Znaleziono 0 artykułów
06.10.2022

Szostak Atelier: Wzorniczy techno-barok

06.10.2022
Fotel Pneumatyczny i Lampa Podłogowa (Fot. Paweł Wieczorek)

O pracowni Szostak Atelier zrobiło się głośno po niedawnym sukcesie na targach Design Helsinki. Krakowskie studio przeciera szlaki w polskim collectible design, proponując unikatowe, ręcznie wykonywane, luksusowe obiekty. 

Szostak Atelier to mała rodzinna pracownia z Krakowa prowadzona przez Witolda Szostaka – z zawodu architekta, głównego projektanta studia i wykonawcę, oraz Małgorzatę – jego córkę i „prawą rękę” od kwestii organizacyjnych. Szostak zaczynał od regularnej architektury, ale wycofał się z projektowania dla inwestorów i pod ich dyktando, wybierając ścieżkę wolnego strzelca. – Przeszkadzał mi brak zaufania – wspomina – I proces, który wymagał akceptowania, ciągłych korekt i kompromisów. Wolę inny model współpracy, gdy proponuję coś skończonego, a klient ma wybór: kupuje mój pomysł w całości lub nie. Po latach biznesowych eksperymentów, siedmioletniej przygodzie z pracownią kaletniczą Cinnamon Cocoon (z dużym sukcesem produkującą skórzane akcesoria do elektroniki), Atelier wznowiło swoją działalność, od razu wskakując do pierwszej ligi. W tym roku było jedynym polskim reprezentantem na prestiżowych targach Design Helsinki i otrzymało nagrodę w najstarszym polskim konkursie wzorniczym Dobry Wzór promującym najlepiej zaprojektowane produkty i usługi dostępne na polskim rynku za Fotel Pneumatyczny.

Finish Collection Roadster Armchair (Fot.Studio Trzecie Oko)

PROBLEMY I ZADANIA >>
1) Przedstaw w krótszej formie, jako listę punktów, akapit artykułu o Szostak Atelier zaczynający się od słów „Szostak Atelier to mała rodzinna pracownia”. Zachowaj jego główne fakty.
2) Wypisz wszystkie obiekty pracowni wymienione w artykule o Szostak Atelier pod własną nazwą.

PRZEDSTAWIONE REKORDY >>
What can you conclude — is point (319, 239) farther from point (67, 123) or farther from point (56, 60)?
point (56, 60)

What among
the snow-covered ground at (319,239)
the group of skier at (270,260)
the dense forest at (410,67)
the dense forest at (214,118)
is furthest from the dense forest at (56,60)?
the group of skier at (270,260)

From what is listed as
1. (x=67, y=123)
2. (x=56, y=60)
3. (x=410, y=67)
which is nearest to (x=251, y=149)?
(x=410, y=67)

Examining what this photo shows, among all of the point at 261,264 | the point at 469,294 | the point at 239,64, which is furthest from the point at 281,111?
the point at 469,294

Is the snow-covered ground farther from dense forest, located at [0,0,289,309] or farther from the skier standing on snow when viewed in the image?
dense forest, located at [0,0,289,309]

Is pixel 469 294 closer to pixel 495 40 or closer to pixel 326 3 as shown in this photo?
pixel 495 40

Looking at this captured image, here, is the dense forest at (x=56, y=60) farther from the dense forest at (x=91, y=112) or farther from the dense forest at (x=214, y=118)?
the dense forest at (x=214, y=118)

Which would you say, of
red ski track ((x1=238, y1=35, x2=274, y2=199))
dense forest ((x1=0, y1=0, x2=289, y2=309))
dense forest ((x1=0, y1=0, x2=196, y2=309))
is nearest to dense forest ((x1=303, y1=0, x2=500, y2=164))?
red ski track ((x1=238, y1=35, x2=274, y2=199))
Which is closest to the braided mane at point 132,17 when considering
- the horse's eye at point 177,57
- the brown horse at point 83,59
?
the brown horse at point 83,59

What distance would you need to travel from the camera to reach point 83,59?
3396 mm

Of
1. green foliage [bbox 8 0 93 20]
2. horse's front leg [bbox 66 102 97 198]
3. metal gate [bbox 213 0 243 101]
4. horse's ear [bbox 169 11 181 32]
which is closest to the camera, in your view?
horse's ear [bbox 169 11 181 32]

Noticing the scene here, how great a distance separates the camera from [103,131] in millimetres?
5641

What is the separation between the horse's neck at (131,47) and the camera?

ROZWIĄZANIA ZADAŃ >>
1)
- Szostak Atelier to mała rodzinna pracownia z Krakowa.
- Prowadzą ją Witold Szostak, architekt, główny projektant i wykonawca, oraz jego córka Małgorzata, która odpowiada za sprawy organizacyjne.
- Szostak zaczynał od zwykłej architektury. Zrezygnował z projektowania dla inwestorów i został wolnym strzelcem.
- Przeszkadzały mu brak zaufania oraz ciągłe korekty i kompromisy. Woli proponować skończony projekt, który klient kupuje w całości albo wcale.
- Po latach eksperymentów biznesowych, w tym siedmiu latach z pracownią kaletniczą Cinnamon Cocoon, która produkowała skórzane akcesoria do elektroniki, Atelier wznowiło działalność.
- W tym roku było jedynym polskim reprezentantem na targach Design Helsinki.
- Za Fotel Pneumatyczny otrzymało nagrodę w konkursie Dobry Wzór, najstarszym polskim konkursie wzorniczym.

2)
- Fotel Pneumatyczny
- Lampa Podłogowa
- Finish Collection Roadster Armchair